Wat als je er niet geraakt?
Je vrij kunnen verplaatsen is een basisrecht. Toch geraakt niet iedereen waar hij of zij moet zijn. Voor heel wat mensen zijn allerlei bestemmingen en basisvoorzieningen namelijk onbereikbaar. Denk maar aan het werk, de winkel, de kinderopvang of de dokter. Wie daar niet vlot geraakt, leeft in vervoersarmoede, is beperkt in zijn of haar dagelijks leven en kan niet volwaardig deelnemen aan de samenleving. Dat leidt tot sociale uitsluiting en eenzaamheid.

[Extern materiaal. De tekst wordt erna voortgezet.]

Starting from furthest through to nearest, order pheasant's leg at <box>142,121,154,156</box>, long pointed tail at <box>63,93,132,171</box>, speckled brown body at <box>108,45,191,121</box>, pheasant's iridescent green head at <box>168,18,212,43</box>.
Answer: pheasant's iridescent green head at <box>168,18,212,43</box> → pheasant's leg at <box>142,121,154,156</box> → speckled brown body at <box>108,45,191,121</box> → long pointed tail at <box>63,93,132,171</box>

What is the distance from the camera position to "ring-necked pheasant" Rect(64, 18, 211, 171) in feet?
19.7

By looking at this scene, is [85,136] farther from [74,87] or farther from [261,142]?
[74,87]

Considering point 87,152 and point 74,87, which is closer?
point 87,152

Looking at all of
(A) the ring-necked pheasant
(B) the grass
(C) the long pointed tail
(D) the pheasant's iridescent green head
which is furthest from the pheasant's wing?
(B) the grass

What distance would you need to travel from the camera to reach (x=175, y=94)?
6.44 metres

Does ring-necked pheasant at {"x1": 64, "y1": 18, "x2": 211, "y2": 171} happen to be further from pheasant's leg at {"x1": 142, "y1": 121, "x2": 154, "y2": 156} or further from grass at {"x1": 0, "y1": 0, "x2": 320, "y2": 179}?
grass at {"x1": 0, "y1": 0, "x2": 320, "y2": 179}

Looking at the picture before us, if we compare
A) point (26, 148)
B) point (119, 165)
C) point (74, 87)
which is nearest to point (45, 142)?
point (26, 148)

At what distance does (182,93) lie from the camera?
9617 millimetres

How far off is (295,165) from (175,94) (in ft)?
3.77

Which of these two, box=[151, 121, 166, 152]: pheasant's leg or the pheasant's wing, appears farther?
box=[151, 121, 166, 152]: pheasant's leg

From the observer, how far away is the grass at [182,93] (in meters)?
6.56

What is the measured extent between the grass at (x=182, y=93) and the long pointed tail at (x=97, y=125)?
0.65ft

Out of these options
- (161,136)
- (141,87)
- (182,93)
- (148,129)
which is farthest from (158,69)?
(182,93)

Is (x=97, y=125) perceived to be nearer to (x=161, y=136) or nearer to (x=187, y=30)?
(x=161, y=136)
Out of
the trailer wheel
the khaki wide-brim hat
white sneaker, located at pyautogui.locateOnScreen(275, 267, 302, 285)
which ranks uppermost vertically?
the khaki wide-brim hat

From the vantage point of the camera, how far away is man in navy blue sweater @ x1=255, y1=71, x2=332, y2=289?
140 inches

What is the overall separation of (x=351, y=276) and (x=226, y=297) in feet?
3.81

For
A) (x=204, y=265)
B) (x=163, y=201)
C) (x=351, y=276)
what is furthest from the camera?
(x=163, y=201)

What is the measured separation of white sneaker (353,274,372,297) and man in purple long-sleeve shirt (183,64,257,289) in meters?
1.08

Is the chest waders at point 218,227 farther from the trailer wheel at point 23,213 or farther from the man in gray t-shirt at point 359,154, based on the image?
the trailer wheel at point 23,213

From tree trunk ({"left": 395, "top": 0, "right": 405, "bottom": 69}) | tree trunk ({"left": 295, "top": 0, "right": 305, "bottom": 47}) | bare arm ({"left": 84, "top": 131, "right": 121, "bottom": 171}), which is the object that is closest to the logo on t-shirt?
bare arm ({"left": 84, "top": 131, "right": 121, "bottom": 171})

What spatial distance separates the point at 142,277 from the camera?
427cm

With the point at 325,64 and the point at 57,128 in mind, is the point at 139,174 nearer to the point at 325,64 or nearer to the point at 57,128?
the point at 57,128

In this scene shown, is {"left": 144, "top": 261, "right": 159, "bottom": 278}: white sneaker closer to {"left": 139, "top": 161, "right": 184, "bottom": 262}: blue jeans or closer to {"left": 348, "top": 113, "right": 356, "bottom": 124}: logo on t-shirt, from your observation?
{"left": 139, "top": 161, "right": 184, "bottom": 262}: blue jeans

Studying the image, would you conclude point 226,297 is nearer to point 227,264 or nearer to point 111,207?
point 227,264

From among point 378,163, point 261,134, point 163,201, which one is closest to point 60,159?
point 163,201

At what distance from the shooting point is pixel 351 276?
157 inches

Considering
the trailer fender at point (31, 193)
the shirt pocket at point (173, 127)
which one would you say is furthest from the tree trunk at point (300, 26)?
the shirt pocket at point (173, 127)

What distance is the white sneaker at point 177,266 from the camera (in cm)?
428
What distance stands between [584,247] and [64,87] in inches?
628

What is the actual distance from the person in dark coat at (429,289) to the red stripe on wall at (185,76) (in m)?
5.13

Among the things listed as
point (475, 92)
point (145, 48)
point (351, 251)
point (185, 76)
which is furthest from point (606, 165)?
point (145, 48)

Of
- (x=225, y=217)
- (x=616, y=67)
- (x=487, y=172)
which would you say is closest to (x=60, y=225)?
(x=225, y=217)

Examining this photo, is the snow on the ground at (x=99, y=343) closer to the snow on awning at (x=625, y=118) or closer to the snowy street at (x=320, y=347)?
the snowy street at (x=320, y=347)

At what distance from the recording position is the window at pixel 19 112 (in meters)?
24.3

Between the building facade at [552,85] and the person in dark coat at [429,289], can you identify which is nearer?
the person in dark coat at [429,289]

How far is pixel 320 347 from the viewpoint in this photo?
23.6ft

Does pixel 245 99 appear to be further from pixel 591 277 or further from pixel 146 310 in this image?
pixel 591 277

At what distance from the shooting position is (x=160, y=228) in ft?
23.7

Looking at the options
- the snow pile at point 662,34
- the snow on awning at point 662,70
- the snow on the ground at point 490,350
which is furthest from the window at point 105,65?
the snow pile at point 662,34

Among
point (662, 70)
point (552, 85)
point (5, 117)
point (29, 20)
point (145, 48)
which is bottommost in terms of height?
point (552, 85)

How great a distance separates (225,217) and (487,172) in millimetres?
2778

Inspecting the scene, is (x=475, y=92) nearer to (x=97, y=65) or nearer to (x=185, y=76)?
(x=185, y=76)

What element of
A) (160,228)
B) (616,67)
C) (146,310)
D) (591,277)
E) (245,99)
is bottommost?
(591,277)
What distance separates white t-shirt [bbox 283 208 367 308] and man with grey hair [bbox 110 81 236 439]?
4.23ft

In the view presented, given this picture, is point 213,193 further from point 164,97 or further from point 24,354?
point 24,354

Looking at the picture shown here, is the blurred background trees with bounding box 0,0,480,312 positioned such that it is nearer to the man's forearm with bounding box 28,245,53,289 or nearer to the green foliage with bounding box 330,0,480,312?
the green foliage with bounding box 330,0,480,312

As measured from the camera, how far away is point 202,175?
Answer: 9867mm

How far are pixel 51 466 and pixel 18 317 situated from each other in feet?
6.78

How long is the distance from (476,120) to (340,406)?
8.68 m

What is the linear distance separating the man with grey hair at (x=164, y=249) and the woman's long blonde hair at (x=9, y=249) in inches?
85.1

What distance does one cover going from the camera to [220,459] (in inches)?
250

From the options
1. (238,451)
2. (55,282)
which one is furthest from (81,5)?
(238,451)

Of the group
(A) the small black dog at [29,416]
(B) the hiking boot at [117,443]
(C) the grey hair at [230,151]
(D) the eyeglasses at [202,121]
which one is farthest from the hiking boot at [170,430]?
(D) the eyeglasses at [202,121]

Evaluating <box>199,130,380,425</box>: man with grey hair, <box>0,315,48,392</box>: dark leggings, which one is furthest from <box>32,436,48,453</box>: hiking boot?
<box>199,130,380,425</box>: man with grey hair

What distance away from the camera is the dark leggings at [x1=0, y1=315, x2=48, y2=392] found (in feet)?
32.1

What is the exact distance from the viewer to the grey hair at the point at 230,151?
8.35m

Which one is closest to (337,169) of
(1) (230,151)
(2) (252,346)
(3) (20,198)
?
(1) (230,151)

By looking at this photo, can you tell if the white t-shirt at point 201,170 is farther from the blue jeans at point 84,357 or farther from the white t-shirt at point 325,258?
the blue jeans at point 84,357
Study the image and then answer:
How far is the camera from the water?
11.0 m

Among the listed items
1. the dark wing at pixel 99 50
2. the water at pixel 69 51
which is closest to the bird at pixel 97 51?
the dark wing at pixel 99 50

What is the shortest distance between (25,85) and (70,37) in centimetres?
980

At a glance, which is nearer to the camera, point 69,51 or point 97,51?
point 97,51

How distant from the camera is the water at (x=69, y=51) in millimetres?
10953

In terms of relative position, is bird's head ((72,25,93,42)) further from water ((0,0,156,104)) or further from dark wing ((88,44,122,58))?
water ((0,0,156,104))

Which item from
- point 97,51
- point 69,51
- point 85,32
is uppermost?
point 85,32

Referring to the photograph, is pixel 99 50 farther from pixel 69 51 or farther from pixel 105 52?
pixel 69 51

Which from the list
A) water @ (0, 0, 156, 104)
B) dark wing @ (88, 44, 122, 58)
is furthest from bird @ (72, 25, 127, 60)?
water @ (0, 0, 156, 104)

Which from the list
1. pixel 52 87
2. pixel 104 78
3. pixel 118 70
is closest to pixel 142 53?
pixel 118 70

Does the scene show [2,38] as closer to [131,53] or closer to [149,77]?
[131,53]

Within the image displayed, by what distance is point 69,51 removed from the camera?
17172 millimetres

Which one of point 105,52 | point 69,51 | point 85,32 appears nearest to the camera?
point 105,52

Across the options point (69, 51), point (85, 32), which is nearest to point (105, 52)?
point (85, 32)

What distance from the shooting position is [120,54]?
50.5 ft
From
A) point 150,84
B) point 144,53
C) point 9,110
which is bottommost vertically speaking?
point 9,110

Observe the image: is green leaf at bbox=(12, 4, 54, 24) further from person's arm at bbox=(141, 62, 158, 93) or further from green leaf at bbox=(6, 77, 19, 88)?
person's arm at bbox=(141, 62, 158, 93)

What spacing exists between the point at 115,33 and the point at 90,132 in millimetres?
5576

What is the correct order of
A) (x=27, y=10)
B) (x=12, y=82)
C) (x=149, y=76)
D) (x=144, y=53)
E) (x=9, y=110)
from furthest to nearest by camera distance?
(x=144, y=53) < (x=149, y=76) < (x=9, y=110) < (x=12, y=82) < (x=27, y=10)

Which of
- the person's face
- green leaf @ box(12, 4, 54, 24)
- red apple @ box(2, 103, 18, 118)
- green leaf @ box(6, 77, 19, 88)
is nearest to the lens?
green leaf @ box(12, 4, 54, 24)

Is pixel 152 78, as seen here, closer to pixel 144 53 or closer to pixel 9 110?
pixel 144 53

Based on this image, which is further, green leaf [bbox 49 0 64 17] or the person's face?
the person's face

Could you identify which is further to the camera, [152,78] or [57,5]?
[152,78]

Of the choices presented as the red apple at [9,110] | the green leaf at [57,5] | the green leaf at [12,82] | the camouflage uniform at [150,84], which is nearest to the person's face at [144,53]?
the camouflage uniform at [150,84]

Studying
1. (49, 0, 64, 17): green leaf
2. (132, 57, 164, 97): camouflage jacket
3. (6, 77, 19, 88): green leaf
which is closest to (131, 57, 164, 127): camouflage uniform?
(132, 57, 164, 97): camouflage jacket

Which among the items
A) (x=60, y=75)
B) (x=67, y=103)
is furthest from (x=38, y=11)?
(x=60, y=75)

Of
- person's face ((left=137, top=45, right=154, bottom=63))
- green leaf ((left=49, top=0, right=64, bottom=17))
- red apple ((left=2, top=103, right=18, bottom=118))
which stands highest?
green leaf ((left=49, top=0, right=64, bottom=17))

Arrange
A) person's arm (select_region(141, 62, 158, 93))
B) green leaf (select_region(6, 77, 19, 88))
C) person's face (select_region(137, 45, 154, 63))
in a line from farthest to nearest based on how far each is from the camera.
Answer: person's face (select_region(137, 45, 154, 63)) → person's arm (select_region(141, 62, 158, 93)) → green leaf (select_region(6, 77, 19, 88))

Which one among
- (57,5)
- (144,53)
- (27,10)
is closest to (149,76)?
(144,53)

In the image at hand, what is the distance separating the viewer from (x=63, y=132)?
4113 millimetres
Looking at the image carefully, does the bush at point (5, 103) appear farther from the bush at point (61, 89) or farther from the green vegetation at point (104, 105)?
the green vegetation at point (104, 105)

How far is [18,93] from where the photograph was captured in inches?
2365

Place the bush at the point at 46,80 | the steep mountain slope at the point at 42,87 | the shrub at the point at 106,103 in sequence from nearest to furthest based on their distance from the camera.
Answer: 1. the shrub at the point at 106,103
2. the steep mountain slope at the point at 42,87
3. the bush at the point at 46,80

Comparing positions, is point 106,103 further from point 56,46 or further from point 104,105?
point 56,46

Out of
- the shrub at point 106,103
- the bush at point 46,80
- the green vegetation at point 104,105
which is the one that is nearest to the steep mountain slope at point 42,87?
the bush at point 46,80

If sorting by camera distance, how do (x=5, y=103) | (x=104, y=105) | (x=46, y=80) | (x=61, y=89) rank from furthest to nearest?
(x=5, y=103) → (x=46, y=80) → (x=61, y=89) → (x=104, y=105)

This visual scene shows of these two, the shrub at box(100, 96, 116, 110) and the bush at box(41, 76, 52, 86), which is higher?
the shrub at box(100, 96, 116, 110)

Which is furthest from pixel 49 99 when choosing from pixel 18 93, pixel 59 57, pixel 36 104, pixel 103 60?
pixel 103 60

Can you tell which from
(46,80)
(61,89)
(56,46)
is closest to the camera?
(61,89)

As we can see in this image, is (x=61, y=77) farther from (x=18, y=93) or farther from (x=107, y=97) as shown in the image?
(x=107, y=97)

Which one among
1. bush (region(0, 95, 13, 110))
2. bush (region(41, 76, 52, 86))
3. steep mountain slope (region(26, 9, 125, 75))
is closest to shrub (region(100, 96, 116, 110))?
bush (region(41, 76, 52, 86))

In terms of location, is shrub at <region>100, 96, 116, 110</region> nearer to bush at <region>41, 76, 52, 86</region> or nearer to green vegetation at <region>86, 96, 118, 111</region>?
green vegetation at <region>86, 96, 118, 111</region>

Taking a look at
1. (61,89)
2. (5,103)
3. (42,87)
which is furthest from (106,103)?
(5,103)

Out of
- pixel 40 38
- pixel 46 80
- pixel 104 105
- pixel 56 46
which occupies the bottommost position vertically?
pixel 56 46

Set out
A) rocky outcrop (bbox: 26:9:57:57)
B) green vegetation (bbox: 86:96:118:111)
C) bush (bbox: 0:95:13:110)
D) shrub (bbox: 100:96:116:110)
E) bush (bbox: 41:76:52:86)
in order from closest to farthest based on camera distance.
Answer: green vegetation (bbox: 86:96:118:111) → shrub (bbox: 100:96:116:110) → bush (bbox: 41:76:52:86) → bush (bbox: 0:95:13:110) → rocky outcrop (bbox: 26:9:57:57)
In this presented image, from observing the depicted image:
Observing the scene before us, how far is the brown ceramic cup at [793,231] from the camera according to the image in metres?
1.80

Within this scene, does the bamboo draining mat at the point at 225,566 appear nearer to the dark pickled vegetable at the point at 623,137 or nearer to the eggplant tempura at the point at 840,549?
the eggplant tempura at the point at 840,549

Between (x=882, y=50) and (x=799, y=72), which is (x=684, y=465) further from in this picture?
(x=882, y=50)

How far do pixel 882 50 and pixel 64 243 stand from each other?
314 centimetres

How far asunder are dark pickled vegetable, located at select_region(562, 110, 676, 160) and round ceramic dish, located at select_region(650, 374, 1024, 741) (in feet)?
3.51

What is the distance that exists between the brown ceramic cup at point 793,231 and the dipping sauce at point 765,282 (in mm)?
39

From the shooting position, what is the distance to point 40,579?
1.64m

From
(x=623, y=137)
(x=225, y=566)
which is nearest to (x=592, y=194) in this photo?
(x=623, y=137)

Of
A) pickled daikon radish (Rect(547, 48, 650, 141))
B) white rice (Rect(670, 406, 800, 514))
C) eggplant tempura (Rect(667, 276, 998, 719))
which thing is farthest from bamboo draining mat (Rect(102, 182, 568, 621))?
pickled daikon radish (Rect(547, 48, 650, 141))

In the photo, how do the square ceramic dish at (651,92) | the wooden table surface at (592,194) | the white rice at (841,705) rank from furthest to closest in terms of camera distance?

Meer dan een gebrek aan geld
Hoewel geldgebrek de belangrijkste oorzaak van vervoersarmoede is, gaat het om meer dan geld alleen. Zo kunnen mensen met voldoende financiële middelen toch vervoersarm zijn omdat er in hun buurt bijvoorbeeld geen openbaar vervoer is, omdat ze niet kunnen fietsen, omdat ze een beperking hebben die bepaalde vervoersopties uitsluit, of omdat ze de computervaardigheden missen om een digitaal treinticket te kopen. Vervoersarmoede is dus niet hetzelfde als armoede in het algemeen. Het probleem kent vele gezichten, treft mensen in alle lagen van de bevolking en komt zowel in de stad als op het platteland voor. Allerlei kenmerken kunnen eraan bijdragen: leeftijd, inkomen, opleidingsniveau, woonplaats, het bezit van een auto, fietsvaardigheid of toegang tot het openbaar vervoer. Dat maakt het probleem zo complex.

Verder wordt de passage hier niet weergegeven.